DINOSAURS!: From Cultural to Pop Culture - 1833: Hylaeosaurus
DINOSAURS! From Cultural to Pop Culture
When Sir Richard Owen announced the term "Dinosauria", he used three previously announced and described species as his hallmark for the group. These include the initially announced Megalosaurus, the second dinosaur named, Iguanodon, and the third described dinosaur, which was named Hylaeosaurus.
In the previous entry, we looked at how Gideon Mantell requested quarry workers to notify him if they noticed anything that might be of interest to him. Well, in 1832 they noticed something rather significant. The quarry workers had blasted a large block of stone and upon noticing some bone in the fragments had contacted Mantell that was documented in his 1833 publication The Geology of the South-East of England.
"Upon repairing to the quarry, the considerable number of pieces into which the block was broken, the extreme hardness of the stone, and the unpromising appearance of the fragments of bone that were visible, seemed to render the attempt to dissect it alike hopeless and unprofitable. I resolved, however, to collect the scattered fragments together; and after much labour succeeded in reducing the specimen to the state in which it now appears."

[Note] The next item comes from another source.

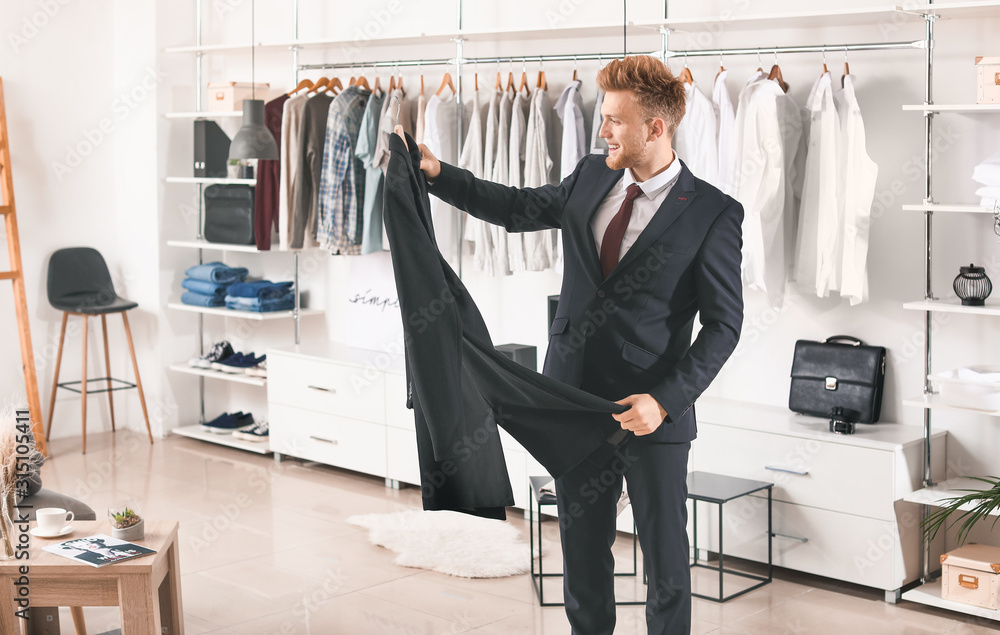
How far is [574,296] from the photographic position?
2.52m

The rock that was blasted apart had a large number of bones, which, even though they were not directly articulated, were near enough that they could be placed within the animal. This was something that has not occurred much up until this point. Previous published descriptions were generally localized bones with the occasional connected bones, but nothing to this degree. Within the cluster of bones, Mantell was able to identify, and describe, a large number of vertebrae, ribs, other bones, and most importantly, dermal plates.
Fossil material of the newly announced Hylaeosaurus from Mantell's 1833 book, The Geology of the South-East of England.

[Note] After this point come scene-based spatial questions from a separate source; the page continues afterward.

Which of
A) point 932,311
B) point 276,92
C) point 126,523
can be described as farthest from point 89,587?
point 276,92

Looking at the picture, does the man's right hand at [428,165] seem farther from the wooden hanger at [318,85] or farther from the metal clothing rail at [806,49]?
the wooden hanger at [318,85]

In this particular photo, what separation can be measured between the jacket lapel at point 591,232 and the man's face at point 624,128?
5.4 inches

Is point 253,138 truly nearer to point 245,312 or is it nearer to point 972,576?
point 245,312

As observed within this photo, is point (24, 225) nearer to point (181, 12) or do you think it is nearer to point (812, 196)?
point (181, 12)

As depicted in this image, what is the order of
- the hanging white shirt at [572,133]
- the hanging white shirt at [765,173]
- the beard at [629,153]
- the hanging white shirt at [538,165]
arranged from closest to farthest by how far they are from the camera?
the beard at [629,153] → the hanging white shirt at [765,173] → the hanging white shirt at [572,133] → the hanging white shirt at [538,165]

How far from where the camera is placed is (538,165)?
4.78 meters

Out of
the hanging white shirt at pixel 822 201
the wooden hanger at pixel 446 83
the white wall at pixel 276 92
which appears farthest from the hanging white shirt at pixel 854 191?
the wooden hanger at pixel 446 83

Although much smaller than either Iguanodon or Megalosaurus, Mantell realized that this was something unique in it's own right.
"I venture to suggest the propriety of referring it to a new genus of saurians. The generic characters would, of course, be the peculiarity of the sternal apparatus, and the remarkable processes which are distributed around it ; and I propose to distinguish it by the name of Hylaeosaurus, to indicate the locality in which these remains were discovered."

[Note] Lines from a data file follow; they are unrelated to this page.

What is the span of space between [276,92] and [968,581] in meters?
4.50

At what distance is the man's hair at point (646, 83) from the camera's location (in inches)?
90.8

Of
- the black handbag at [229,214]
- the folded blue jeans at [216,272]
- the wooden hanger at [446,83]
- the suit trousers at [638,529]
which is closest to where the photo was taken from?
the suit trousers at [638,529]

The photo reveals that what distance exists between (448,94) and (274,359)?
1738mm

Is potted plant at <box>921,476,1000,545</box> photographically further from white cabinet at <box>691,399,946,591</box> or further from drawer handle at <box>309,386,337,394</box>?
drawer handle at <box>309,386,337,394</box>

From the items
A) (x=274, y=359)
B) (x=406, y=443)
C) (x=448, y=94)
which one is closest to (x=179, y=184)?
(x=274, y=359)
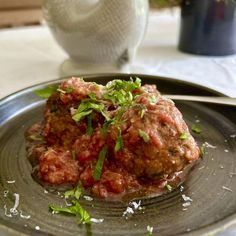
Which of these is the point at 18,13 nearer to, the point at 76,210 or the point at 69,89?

The name Hylaeosaurus is derived from the name of the Wealden Woods, giving it the moniker of "Fossil Lizard of the Weald". Future discoveries eventually identified Hylaeosaurus as the very first anklyosaurus. This is very interesting given his comments on the vertebrae of the tail that he discovered:
"The vertebrae are lumbar, sacral, and caudal; and there are two of the latter anchylosed, and two others disposed to become so; which is remarkable, for in all my skeletons of reptiles an analogous case is not observable, except where the tail has been broken, and then the bone becomes united by exostosis, which is not the case in these fossils: hence it would seem that these must have belonged to an animal making such feeble use of the tail, that the vertebra' were occasionally anchylosed together."
Even though other eventual dinosaurs are named before the term "Dinosauria" is coined, this was the last verifiable dinosaur of the time before the announcement. The other animals won't be identified as dinosaurs until much later.
Dermal bones, otherwise known as scutes, of Hylaeosaurus from Mantell, 1833.